Magic 1, Requirement 7
Discuss the place of alphabetic symbolism (runes, Ogham, Greek letters, etc) as part of the symbolism of magical practice within one Indo-European culture examine how this alphabet may or may not relate to the earlier sound, word and poetic magical methodologies. (minimum 300 words)
Our most clear-cut case for a magical system based on an alphabet is, of course, the Germanic runes. We can find ample evidence of individual letters being used as magical symbols, especially when combined with other individual letters. Bind runes are an excellent example of such, as are inscriptions on weapons.
The futhark inscriptions (including one known as the "Thames scramasax") sometimes are used in magical ways, and are generally seen as transferring the power of the secrets of information transmission, and thus a powerful way of inscribing an artifact.

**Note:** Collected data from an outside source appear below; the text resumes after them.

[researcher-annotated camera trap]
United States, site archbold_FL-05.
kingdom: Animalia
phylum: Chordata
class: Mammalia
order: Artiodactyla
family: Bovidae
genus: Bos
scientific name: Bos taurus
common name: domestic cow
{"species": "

What most impresses me, though, is the use of letters to stand not only for the letter, but also for entire words. This shows a high concept of magical replacement. An excellent example of this would be a shield boss that contains the inscription "Hail Bringer", where "hail" is not spelled out, but noted only by the initial letter, which happens to mean "hail", Hagalaz.
Because Indo-European is a family of inflected languages, I sometimes wonder if this doesn't reduce the usage of sound in magic. Individual sounds are useful still, but they are better suited to a language where individual sounds can be related to the letters and strung together, much like Hebrew does, where the letters stand for a sound instead of a component of a sound.
The word "rune" itself, of course, means "secret", and can also mean "poem" or "song". Runic poetry indicates an affinity between runes and poetry, but it is difficult at best to say how they are truly related.
Most of our inscriptions are not poetic at all, though we do have several rune
poems where the meaning of each rune is expanded upon by the author. It seems
that the runes, much like anything else, can be used by a truly creative
person as a basis for poetry, but this is not a primary function.